ちょっと脱線しますが、今に至るまでこの老人の心の中の「最強のマクロアセンブラ」は、インテル製(インテルISISオペレーティングシステム用。どこかのテロリストではないよん)のASM86であります。8086用のマクロアセンブラね。アセンブラの疑似命令(関数)に、EQとかCONDとかEVALとかがあったと言えばその「強力さ」と同時に「過激なユニークさ」もお分かりいただけるかと。ただしあまりにユニークであったがためか、その後のASM286ではフツーのマクロアセンブラに戻ってしまいました。残念。

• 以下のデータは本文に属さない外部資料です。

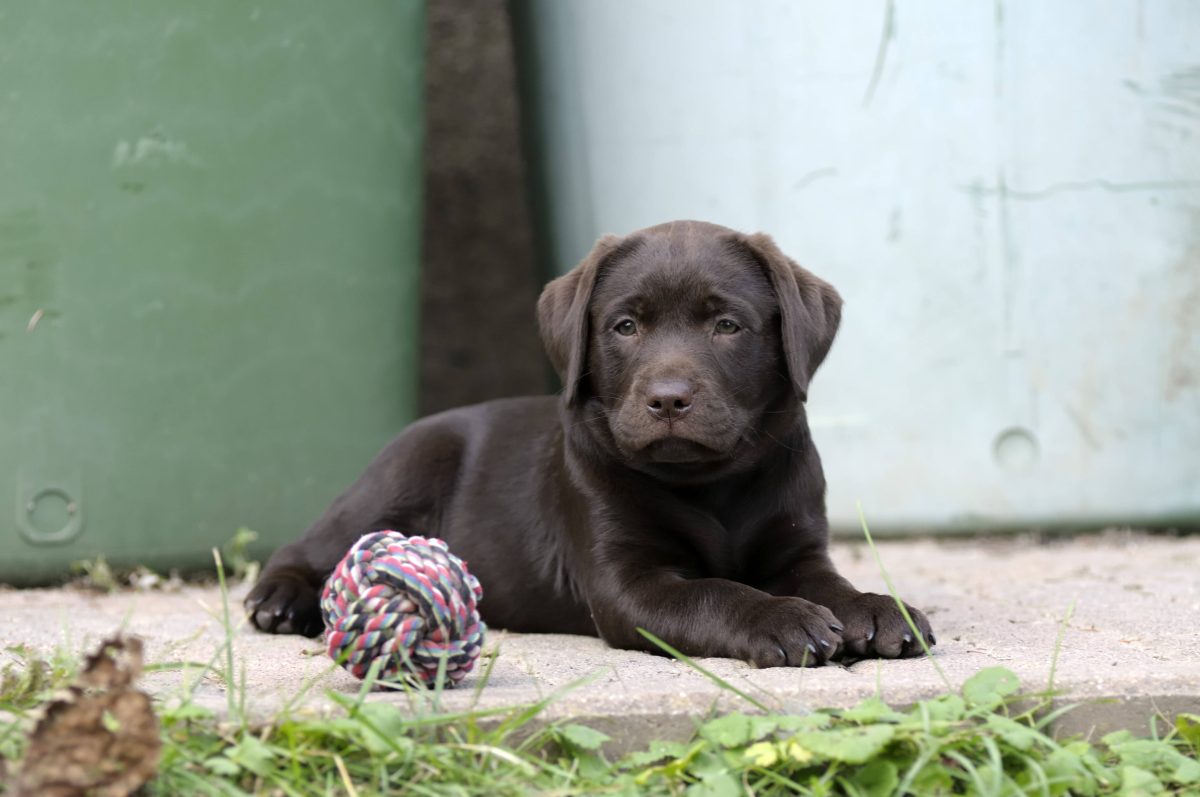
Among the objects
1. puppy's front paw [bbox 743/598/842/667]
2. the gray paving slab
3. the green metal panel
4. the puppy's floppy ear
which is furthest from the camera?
the green metal panel

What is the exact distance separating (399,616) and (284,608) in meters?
1.46

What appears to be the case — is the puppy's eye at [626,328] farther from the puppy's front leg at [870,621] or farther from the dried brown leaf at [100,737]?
the dried brown leaf at [100,737]

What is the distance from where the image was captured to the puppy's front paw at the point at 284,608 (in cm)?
385

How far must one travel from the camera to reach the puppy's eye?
3.52m

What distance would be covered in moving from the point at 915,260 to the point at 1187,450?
1.25m

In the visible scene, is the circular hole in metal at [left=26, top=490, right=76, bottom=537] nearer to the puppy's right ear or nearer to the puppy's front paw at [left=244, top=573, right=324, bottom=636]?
the puppy's front paw at [left=244, top=573, right=324, bottom=636]

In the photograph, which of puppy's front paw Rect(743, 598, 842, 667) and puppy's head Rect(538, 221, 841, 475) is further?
puppy's head Rect(538, 221, 841, 475)

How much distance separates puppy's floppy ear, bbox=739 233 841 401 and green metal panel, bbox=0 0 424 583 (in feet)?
6.46

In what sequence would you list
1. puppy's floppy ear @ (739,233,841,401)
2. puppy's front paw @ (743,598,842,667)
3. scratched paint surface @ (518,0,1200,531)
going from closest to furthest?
puppy's front paw @ (743,598,842,667), puppy's floppy ear @ (739,233,841,401), scratched paint surface @ (518,0,1200,531)

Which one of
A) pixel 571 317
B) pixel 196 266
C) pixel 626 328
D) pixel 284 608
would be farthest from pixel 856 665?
pixel 196 266

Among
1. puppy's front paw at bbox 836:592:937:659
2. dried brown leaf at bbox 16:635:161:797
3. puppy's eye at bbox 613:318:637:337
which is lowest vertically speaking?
puppy's front paw at bbox 836:592:937:659

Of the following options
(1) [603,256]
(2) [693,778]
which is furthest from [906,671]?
(1) [603,256]

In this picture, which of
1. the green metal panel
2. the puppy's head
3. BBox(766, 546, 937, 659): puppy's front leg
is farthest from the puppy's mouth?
the green metal panel

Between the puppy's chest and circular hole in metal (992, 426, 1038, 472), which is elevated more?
the puppy's chest
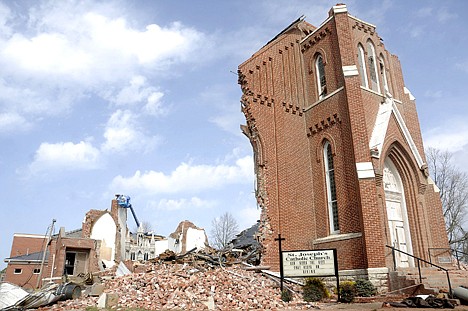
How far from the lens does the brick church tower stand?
619 inches

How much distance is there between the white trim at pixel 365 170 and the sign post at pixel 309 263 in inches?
158

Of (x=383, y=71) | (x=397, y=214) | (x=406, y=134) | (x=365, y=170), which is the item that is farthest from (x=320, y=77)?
(x=397, y=214)

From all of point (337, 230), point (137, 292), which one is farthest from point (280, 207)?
point (137, 292)

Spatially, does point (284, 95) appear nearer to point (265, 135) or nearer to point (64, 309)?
point (265, 135)

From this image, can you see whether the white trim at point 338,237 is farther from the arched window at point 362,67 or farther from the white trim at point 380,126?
the arched window at point 362,67

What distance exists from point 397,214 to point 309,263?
6823 millimetres

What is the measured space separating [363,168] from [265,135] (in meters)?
4.65

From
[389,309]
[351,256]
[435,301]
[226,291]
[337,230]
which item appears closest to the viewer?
[389,309]

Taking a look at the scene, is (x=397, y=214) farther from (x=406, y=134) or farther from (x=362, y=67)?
(x=362, y=67)

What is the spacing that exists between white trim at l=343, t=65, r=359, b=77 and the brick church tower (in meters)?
0.06

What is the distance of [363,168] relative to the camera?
Answer: 15391mm

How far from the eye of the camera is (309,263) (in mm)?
12812

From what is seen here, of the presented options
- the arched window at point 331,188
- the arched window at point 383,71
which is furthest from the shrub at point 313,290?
the arched window at point 383,71

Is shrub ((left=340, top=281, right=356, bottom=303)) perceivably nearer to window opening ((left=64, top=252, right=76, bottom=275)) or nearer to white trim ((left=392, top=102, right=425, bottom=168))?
white trim ((left=392, top=102, right=425, bottom=168))
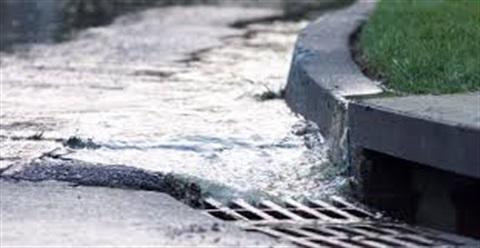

さてデジタルリサーチのMACですが、AltairZ80シミュレータ付属の「充実の」ディスクイメージには含まれておりません。付属ディスクにはマイクロソフトのM80(マクロエイティ、8080とZ80両対応のマクロアセンブラ)が含まれているので、機能が被るデジタルリサーチのMAC(インテル8080用)まで限られたディスクスペース(1Mバイト程)に入れる必要ないだろ~ということでしょうか。
そこで偉大な以下のサイトからMAC BINARYを拾ってきて、CP/M 2.2のディスクに書き込んで使ってみました。
MACをインストールしてサンプルをアセンブル
上記からバイナリ(サンプルプログラムや各種ライブラリを含みます)を取得して展開すればCP/M 2.2環境へのインストールは簡単。コピーするだけ。こんな感じ。
MACとサンプルプログラムソースをBディスクに書き込みました。
さっそくサンプルプログラムをアセンブルしてみるとこんな感じ。
ASMとほぼほぼ同様な素っ気ない表示です。しかし、生成されたファイル(下の黄色枠内)をみてみると、ASMのときに無かった SAMPLE.SYMが生成されております。これがシンボリックデバッグで使われるSYMファイルね。
およよ、サンプルプログラムを走らせると、一文字 ‘?’ が画面に表示されるハズなのだけれど、画面には何もでません。
PRNファイルの中身を確認してみるとその理由が分かりました。
上の赤線のところね、C, ‘?’ って書いてあるけど E, ‘?’ でないんかい。サンプルプログラムに「仕込み」が入っているとは。エラーの修正の演習用のファイルだったのか?知らんけど。
エラーを修正して(たった1文字だけれど、CP/M上のED使わず、Linux上でソースを編集しなおしてます。ヘタレ。)
修正後はこんな感じ。
予定どおり ‘?’ が印字されたました。とりあえず拾ってきたMAC、動いたみたい。次はマクロ書いて「シンボリックデバッグ」やね。